Discuss whether alternative accounting policies have a systematic effect on security prices and what this implies about the information content of accounting policy changes. Include a discussion of previous research in this area.

What will be an ideal response?


ANSWER:
If security prices do not respond to artificial book-income differences, then there is evidence that investors are sophisticated and are able to see through superficial book-keeping differences. If security prices do respond to income levels that differ solely because of alternative accounting methods, with no cash flow consequences, then there is support for the naive-investor hypothesis.

Most of the initial research in this area supported rejecting the naive-investor hypothesis. Research studies have examined security-price responses to a reported change in accounting policy by a company, and they have compared companies using different accounting methods. The evidence from this research supports the claim that there is no information content in accounting policy changes, at least where there are no apparent underlying changes in cash flows. This finding has also been interpreted as a rejection of the naive-investor hypothesis. Investors appear to adjust accounting income to compensate for artificial book-keeping differences with no real substance.

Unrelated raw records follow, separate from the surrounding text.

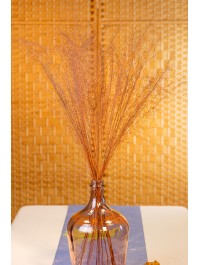 BOUQUET 50PCS MUEHLENBECKIA TERRACOTTA 85-90CM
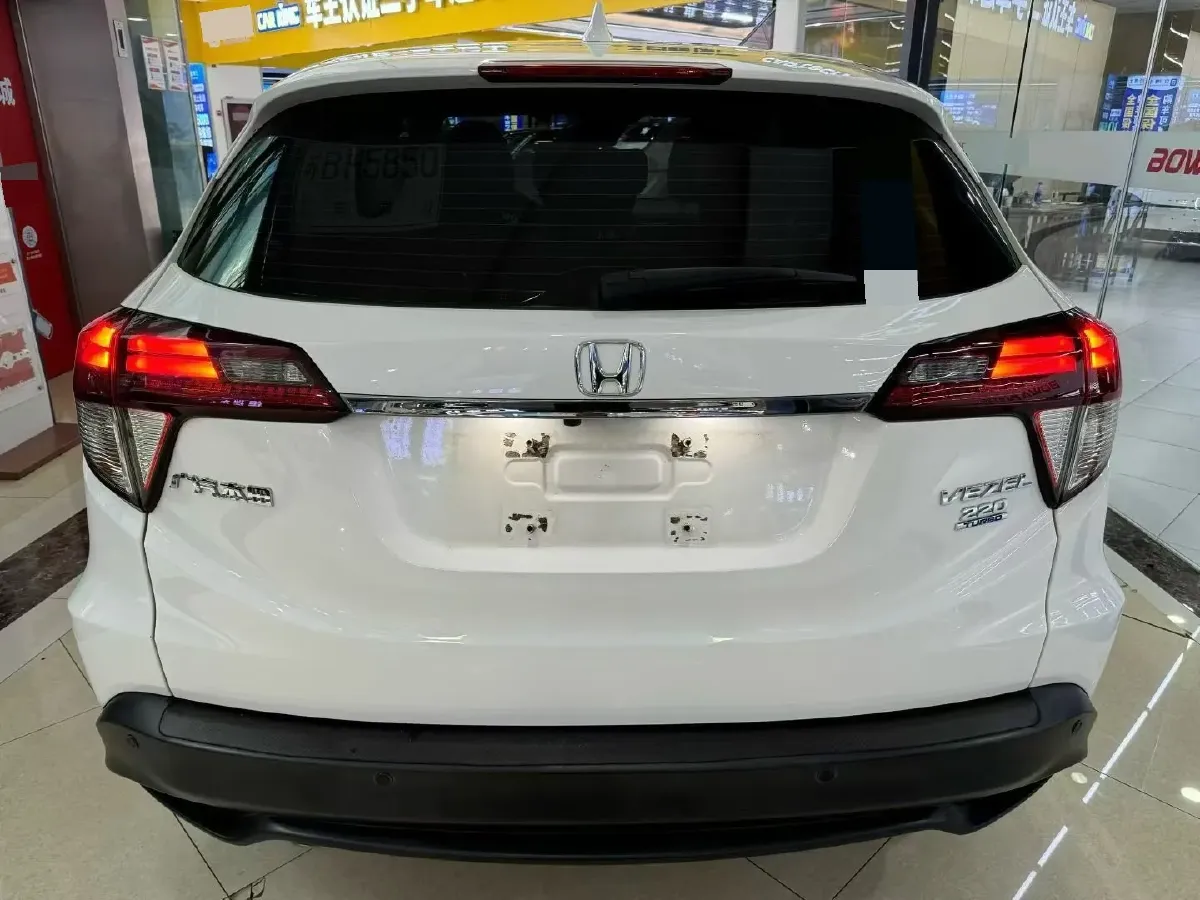 2020 Honda Vezel 1.5L 131HP L4 CVT,autocango,china used car exporter,china ev exporter,chinese used car exporter,chinese used ev exporter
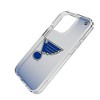 Keyscaper NHL Linen Clear Cell Phone Case for iPhone 13 Mini - 2 of 4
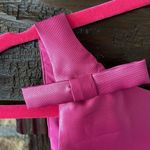 Hutch  Satin Bow Minidress Photo 3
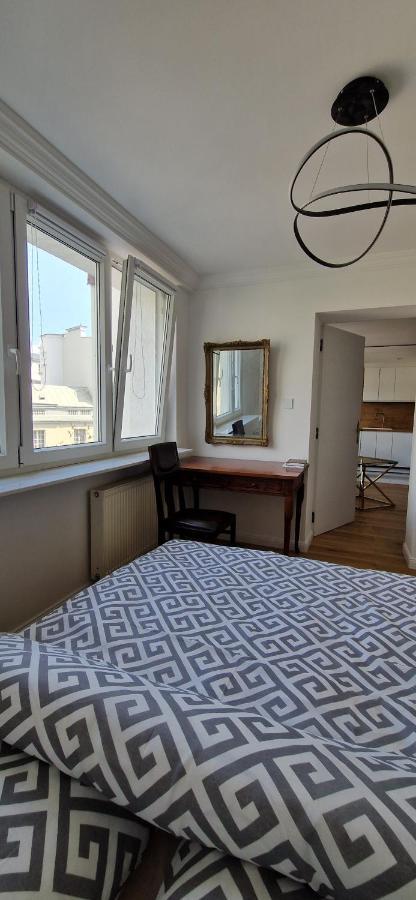 Arma Design Apartment 2 Bedrooms 华沙 外观 照片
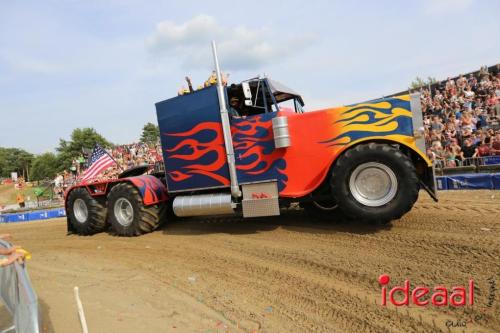 Zwarte Cross vrijdag - Specialklasse (19-07-2024)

One type of change in accounting policy that does produce a security-price response is a change from FIFO to LIFO inventory accounting. Changes to LIFO have been associated with a positive security-price movement. The suggested reason for the price response is that a change to LIFO does generate real cash flow consequences by lowering taxable income, and thus income taxes. Other studies, however, contradict these findings, showing no evidence of price response or a negative price response. If these studies are correct, there may be some support for the naive-investor hypothesis. A negative price response could be interpreted as a mechanistic response to a lower accounting number, ignoring the real positive cash flow consequence due to lower taxes. However, another reason for the negative price reactions could be that investors are considering the potentially high adoption costs relative to LIFO such as accounting system changes and higher probability of violating debt contract provisions, possible diluting presumed future tax savings.

Research studies have also investigated the effect on security prices of indirect cash flow consequences, such as a reduction of dividend paying ability because of restrictive debt covenants. Studies in this area have found negative security-price responses in the case of such indirect consequences.